*What this task involves*
Below is a listing; retype exactly the lines between the one containing "Soft Brown Ladies Vellie Chelsea Boot" and the one containing "2008 Daewoo Nexia I, красный - вид 6", inclusive, minus the pictures.

*Exercise materials*
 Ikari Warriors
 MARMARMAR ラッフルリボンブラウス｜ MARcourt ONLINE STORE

---

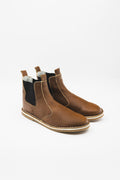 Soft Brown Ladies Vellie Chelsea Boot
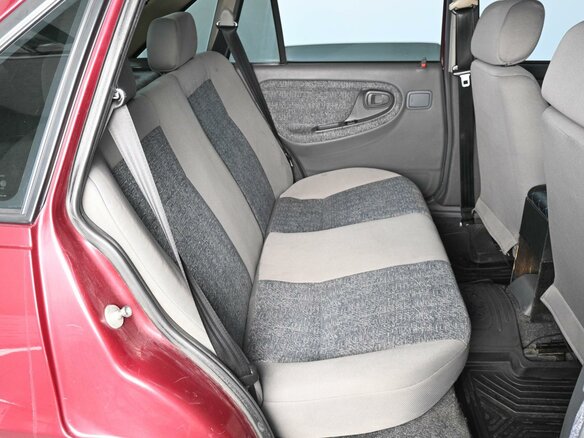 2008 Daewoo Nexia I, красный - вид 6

*Answer box*
 Soft Brown Ladies Vellie Chelsea Boot
 2008 Daewoo Nexia I, красный - вид 6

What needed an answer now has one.